EXERCICE COURT A:
Relevez tous les astronomes nommés dans l'extrait sur l'atmosphère de Mercure.

EXTRAIT DU DOCUMENT:
Herschel notamment prétend avoir constaté que le contour de Mercure reste parfaitement terminé pendant toute la durée du passage. Or, on sait que la lumière s’affaiblit et se colore inévitablement en traversant une atmosphère. Si donc l’attention la plus soutenue ne fait apercevoir autour de la tache aucun anneau qui soit différent, par l’intensité ou par la teinte, du disque solaire, il est difficile d’admettre l’existence d’une atmosphère autour de la planète. Il est bon de remarquer, au surplus, que ces considérations n’ont rien d’absolu et qu’on peut échapper aux conséquences qui semblent découler des observations que fit Herschel pendant le passage de 1802, en atténuant suffisamment par la pensée la densité, la réfrangibilité ou la hauteur de l’atmosphère de la planète.

Si Mercure était entouré d’une atmosphère, les rayons lumineux éprouveraient une déviation en la traversant ; cette déviation semblerait devoir se manifester par une déformation du limbe du Soleil, au moment où le prolongement de la ligne menée réellement de l’œil de l’observateur au bord de la petite planète, serait à peu près tangent au contour du grand astre. Aucune déformation de ce genre ne se fit remarquer à l’instant précis où le bord de Mercure allait cesser de se projeter sur le Soleil, dans la matinée du 9 novembre 1802. Les rides du Soleil (corrugations) auraient été aussi un moyen très-délicat pour juger de l’existence et même de la valeur des déformations engendrées par l’atmosphère de Mercure. Les rides conduisirent à un résultat négatif, comme le contour du disque.

Pendant toute la durée du passage, Mercure parut considérablement plus noir et d’un noir plus uniforme que les noyaux de deux grandes taches solaires auxquels il fut possible de le comparer.

Mais nous le répétons, les observations contradictoires de divers astronomes sur l’apparence du disque de Mercure passant sur le Soleil, ne sont point suffisantes pour nier ou pour affirmer l’existence d’une atmosphère dans cette planète. L’état particulier des couches atmosphériques correspondantes au bord de la planète peut servir à expliquer le désaccord apparent d’observateurs également exercés.

Une preuve plus évidente de l’existence d’une atmosphère autour de Mercure, résulte de la formation subite de bandes obscures qu’on remarque sur son disque lumineux.

Ces bandes occupent souvent des espaces considérables et occasionnent sur la surface de la planète des variations très-sensibles d’éclat.

Les observations concernant la formation de bandes obscures sur la surface de Mercure et les variations momentanées d’éclat de cette planète, d’où l’on a déduit avec quelque certitude l’existence d’une atmosphère, appartiennent à Schrœter et Harding, et sont de l’année 1801.

ENTRÉES FOURNIES:
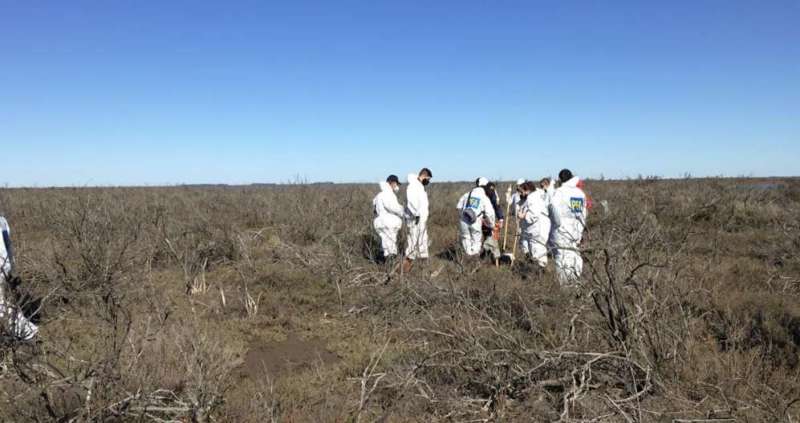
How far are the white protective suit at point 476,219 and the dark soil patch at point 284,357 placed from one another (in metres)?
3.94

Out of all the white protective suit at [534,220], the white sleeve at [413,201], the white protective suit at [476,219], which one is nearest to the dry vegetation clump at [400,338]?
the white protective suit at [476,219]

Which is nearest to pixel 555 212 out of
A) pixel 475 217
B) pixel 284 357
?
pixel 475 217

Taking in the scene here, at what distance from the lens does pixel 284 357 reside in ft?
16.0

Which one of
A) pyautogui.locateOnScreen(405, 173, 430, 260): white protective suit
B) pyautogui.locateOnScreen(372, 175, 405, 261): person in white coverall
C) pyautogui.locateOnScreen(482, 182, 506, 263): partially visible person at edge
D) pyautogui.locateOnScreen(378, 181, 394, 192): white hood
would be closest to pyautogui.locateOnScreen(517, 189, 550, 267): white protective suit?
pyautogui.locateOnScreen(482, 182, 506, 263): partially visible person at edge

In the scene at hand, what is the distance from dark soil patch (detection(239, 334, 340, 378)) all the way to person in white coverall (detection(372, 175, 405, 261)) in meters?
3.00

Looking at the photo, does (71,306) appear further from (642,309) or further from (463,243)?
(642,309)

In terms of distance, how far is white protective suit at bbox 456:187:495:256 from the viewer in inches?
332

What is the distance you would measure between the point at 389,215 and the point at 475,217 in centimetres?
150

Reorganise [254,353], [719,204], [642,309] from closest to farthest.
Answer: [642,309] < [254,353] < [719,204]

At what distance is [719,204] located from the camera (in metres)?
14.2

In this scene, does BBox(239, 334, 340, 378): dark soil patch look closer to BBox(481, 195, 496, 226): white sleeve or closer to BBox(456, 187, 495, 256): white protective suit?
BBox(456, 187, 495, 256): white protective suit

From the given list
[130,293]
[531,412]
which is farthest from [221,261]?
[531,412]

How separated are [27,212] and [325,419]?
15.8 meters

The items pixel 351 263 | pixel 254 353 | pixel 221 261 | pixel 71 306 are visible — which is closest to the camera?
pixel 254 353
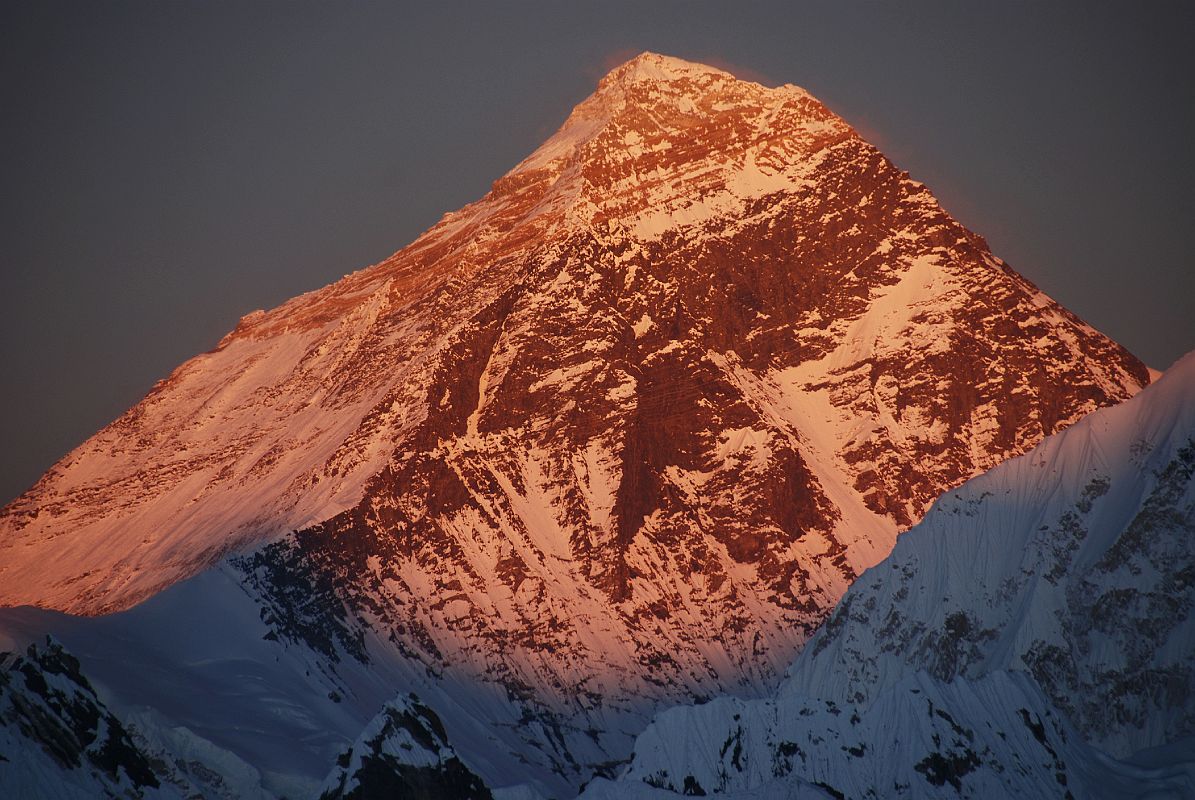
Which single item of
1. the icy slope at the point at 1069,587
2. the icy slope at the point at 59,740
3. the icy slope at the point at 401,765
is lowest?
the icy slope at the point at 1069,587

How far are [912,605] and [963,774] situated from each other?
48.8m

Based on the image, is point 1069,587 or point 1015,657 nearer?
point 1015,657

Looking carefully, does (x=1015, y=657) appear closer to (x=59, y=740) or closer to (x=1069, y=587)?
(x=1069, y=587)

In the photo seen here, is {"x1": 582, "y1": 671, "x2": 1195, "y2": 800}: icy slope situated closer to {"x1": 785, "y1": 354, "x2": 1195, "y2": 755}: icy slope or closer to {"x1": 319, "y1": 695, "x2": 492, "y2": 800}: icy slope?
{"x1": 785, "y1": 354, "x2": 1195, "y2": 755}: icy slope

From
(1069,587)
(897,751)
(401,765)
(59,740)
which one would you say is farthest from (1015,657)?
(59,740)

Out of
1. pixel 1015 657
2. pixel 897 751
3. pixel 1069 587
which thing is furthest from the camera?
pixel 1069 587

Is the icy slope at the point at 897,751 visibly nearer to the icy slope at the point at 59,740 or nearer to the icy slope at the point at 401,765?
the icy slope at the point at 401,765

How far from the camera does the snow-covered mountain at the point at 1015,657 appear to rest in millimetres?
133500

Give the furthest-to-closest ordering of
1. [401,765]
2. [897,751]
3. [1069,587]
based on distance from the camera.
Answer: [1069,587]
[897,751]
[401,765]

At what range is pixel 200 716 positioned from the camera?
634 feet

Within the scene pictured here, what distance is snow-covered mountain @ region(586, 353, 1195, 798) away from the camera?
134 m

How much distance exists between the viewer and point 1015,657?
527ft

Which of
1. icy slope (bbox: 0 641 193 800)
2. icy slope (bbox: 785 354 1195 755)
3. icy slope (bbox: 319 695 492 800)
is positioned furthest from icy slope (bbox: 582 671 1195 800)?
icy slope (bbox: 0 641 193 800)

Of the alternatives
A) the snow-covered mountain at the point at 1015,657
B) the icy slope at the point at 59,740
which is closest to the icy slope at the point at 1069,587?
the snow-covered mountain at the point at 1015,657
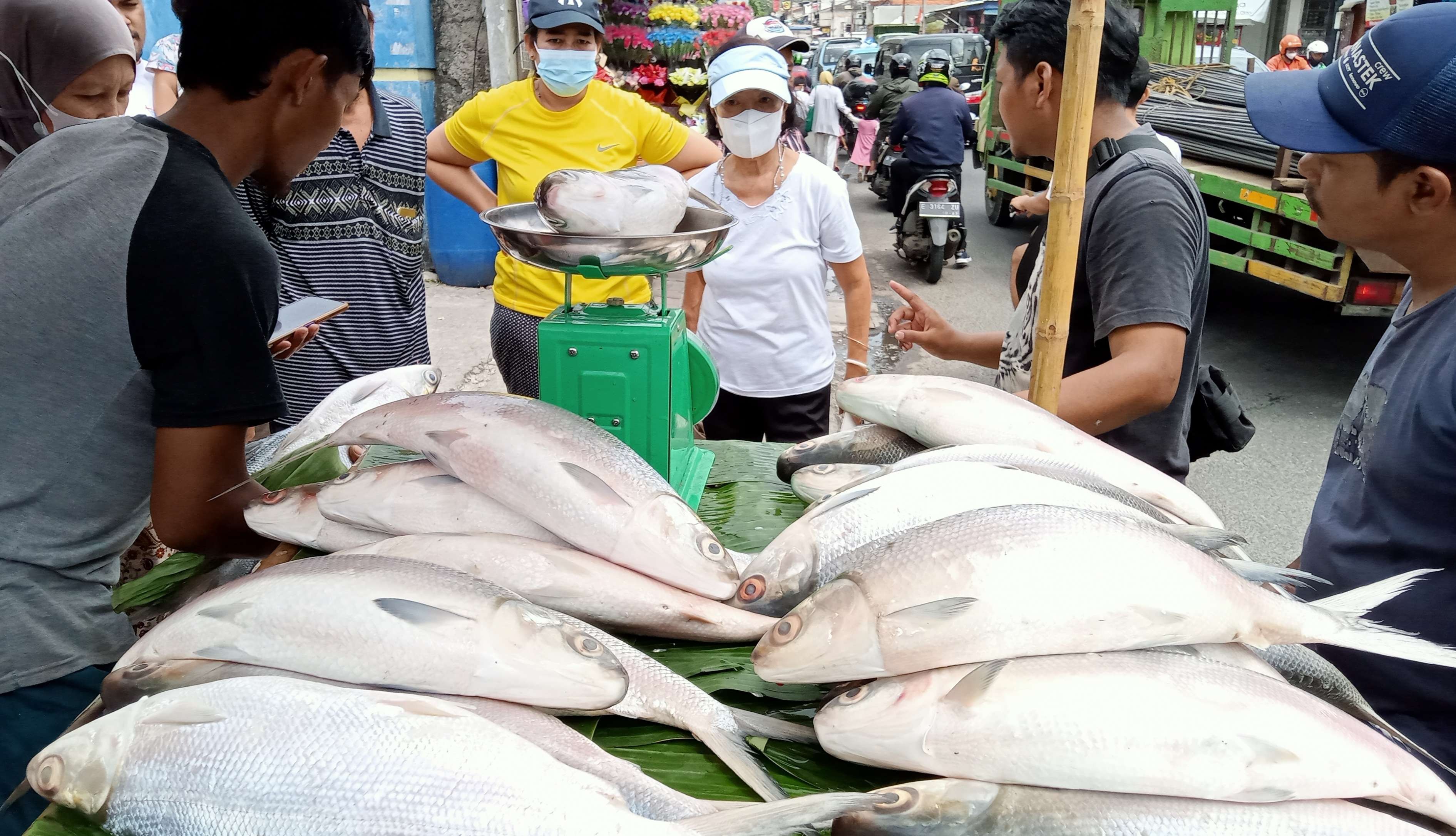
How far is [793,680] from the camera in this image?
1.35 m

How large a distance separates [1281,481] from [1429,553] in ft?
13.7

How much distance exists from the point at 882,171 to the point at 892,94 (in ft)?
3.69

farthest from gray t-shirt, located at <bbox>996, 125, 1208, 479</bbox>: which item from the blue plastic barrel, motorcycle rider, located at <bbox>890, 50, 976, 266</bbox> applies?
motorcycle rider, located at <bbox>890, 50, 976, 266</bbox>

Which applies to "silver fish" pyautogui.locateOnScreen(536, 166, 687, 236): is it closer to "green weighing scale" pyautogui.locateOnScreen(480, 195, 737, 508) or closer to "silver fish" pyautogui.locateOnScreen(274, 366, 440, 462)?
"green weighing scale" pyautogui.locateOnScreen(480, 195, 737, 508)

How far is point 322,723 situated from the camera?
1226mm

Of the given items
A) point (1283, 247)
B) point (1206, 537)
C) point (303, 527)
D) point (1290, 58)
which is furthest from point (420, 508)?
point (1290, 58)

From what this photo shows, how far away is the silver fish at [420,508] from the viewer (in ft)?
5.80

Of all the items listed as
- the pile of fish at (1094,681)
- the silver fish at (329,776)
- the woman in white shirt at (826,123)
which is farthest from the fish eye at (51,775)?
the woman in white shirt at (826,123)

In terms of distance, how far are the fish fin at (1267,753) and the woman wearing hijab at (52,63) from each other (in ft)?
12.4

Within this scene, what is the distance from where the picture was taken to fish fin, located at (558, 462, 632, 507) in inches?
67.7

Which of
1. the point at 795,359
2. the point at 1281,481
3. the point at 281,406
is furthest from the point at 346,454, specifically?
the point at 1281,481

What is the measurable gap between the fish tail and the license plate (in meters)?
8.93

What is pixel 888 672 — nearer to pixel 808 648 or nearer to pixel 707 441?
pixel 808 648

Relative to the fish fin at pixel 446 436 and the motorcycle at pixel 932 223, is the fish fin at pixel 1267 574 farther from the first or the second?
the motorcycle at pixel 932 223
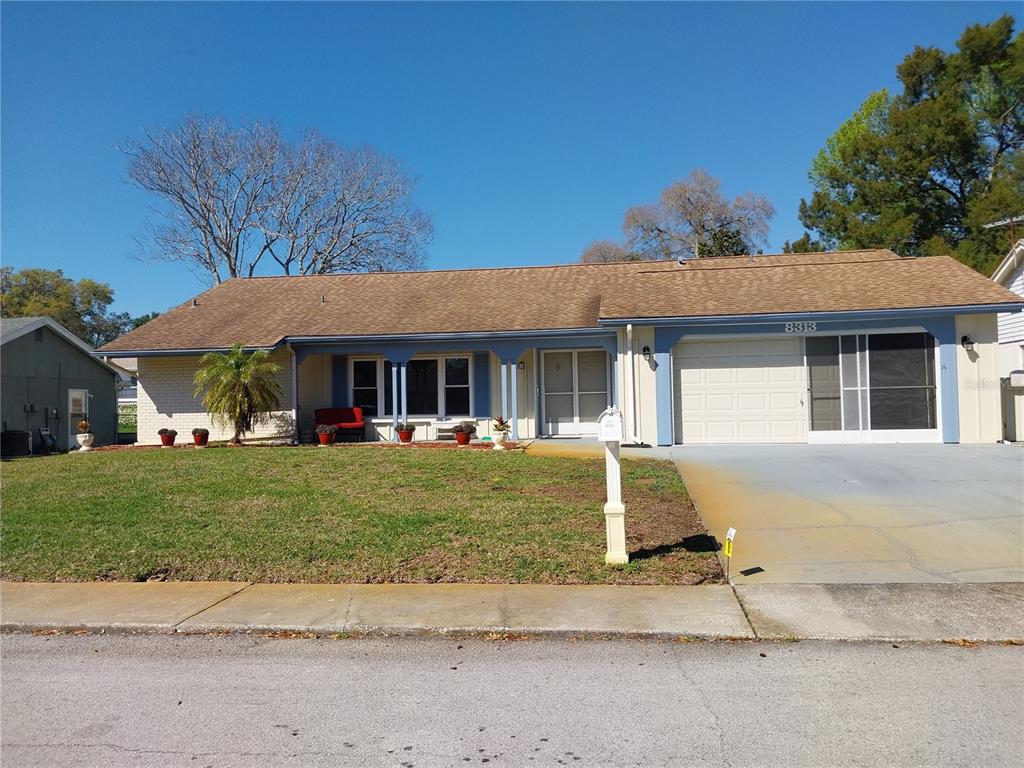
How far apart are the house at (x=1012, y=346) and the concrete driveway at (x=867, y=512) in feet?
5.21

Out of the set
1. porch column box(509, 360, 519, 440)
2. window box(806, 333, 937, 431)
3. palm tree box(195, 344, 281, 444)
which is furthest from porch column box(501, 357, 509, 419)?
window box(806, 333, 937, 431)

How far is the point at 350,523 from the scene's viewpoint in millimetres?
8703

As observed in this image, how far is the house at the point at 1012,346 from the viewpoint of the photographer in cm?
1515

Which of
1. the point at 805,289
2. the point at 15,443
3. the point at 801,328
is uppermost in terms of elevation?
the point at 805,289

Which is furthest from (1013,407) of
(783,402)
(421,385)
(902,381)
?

EXERCICE COURT B:
Filtrez les entrées pour ne conserver que les lignes où figure la chaîne « located », en tenant compte de la casse, puis recopiez chacune de ces lignes sans la modifier.

RÉPONSE RÉDIGÉE A:
Herschel, Schrœter, Harding

RÉPONSE RÉDIGÉE B:
At what distance is [719,204] located from the camera (in metres)?
farthest from gray t-shirt, located at <bbox>996, 125, 1208, 479</bbox>: which item from the blue plastic barrel, motorcycle rider, located at <bbox>890, 50, 976, 266</bbox> applies?
motorcycle rider, located at <bbox>890, 50, 976, 266</bbox>
Within this scene, what is the distance from where the picture was taken to fish fin, located at (558, 462, 632, 507) in inches?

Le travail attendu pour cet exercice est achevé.